Source data:
+-------+

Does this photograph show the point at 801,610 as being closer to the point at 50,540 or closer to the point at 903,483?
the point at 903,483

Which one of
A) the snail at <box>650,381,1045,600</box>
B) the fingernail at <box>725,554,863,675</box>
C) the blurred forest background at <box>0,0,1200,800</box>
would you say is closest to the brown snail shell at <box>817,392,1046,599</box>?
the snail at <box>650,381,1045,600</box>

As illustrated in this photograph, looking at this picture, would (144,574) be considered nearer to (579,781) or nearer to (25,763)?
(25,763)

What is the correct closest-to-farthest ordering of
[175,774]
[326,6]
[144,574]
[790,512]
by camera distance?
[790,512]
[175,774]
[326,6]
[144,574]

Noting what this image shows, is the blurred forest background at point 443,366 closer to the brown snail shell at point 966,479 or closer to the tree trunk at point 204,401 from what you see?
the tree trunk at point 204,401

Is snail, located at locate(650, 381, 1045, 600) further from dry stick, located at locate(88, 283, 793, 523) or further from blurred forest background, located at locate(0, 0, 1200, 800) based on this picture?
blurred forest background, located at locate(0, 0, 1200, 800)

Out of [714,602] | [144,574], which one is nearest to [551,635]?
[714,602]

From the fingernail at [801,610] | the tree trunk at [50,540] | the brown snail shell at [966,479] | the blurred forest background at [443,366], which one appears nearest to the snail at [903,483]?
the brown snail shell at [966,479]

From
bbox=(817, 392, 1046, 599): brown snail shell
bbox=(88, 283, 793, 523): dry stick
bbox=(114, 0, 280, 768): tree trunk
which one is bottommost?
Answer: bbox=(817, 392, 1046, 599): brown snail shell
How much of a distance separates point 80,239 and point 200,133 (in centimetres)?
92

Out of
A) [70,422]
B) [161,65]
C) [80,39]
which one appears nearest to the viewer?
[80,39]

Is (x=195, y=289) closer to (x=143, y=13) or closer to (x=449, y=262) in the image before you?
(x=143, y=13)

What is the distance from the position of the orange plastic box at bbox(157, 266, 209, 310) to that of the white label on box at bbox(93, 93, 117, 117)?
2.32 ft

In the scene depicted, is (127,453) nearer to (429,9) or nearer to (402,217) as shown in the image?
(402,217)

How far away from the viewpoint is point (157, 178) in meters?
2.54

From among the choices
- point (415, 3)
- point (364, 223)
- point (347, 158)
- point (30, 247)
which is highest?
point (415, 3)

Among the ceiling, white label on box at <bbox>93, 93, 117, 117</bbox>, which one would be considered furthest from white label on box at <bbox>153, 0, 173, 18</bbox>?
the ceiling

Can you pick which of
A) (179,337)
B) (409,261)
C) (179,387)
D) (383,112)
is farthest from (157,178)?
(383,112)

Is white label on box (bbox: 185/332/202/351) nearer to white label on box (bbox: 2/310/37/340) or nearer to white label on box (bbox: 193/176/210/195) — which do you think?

+-------+

▸ Work to do: Change every "dry stick" in the rows above to "fallen twig" and keep all other text the same.

▸ Solution below:
Does this photograph show the point at 801,610 as being closer to the point at 50,540 or closer to the point at 903,483?
the point at 903,483

Which one of
A) the snail at <box>650,381,1045,600</box>
B) the fingernail at <box>725,554,863,675</box>
C) the blurred forest background at <box>0,0,1200,800</box>
would you say is closest to the brown snail shell at <box>817,392,1046,599</box>?
the snail at <box>650,381,1045,600</box>

As illustrated in this photograph, looking at this picture, would (144,574) be considered nearer to (579,781) or nearer to (25,763)?
(25,763)

What is the correct closest-to-farthest ordering of
[175,774]
[326,6]
[144,574]
[790,512]
by camera distance?
[790,512]
[175,774]
[326,6]
[144,574]

Noting what this image shows, is the blurred forest background at point 443,366 closer to the brown snail shell at point 966,479 or closer to the tree trunk at point 204,401 from what you see?
the tree trunk at point 204,401

Is snail, located at locate(650, 381, 1045, 600) further from fallen twig, located at locate(88, 283, 793, 523) or further from blurred forest background, located at locate(0, 0, 1200, 800) based on this picture?
blurred forest background, located at locate(0, 0, 1200, 800)

Out of [714,602] | [144,574], which one is nearest to [551,635]?
[714,602]

From the fingernail at [801,610] | the tree trunk at [50,540] | the brown snail shell at [966,479] | the blurred forest background at [443,366], which one appears nearest to the snail at [903,483]?
the brown snail shell at [966,479]

From
bbox=(817, 392, 1046, 599): brown snail shell
bbox=(88, 283, 793, 523): fallen twig
bbox=(114, 0, 280, 768): tree trunk
which one is bottommost?
Answer: bbox=(817, 392, 1046, 599): brown snail shell
How much of a distance separates point 80,239 and point 200,133 (in centimetres)?
92

Out of
A) [70,422]
B) [161,65]
C) [80,39]
which one appears nearest to the viewer?
[80,39]

Is (x=195, y=289) closer to (x=143, y=13) or closer to (x=449, y=262) in the image before you?
(x=143, y=13)

What is the distance from the position of the orange plastic box at bbox(157, 266, 209, 310) to that of the white label on box at bbox(93, 93, 117, 117)?
2.32 ft

In the scene depicted, is (127,453) nearer to (429,9) or nearer to (402,217) as shown in the image?
(402,217)

How far away from the viewpoint is point (157, 178) in meters?
2.54

From among the choices
- point (415, 3)
- point (364, 223)
- point (347, 158)
- point (30, 247)
which is highest?
point (415, 3)

Among the ceiling, white label on box at <bbox>93, 93, 117, 117</bbox>, which one would be considered furthest from white label on box at <bbox>153, 0, 173, 18</bbox>?
the ceiling

Can you pick which of
A) (179,337)
B) (409,261)
C) (179,387)
D) (383,112)
is farthest from (157,178)?
(383,112)

Is white label on box (bbox: 185/332/202/351) nearer to white label on box (bbox: 2/310/37/340) or nearer to white label on box (bbox: 193/176/210/195) — which do you think?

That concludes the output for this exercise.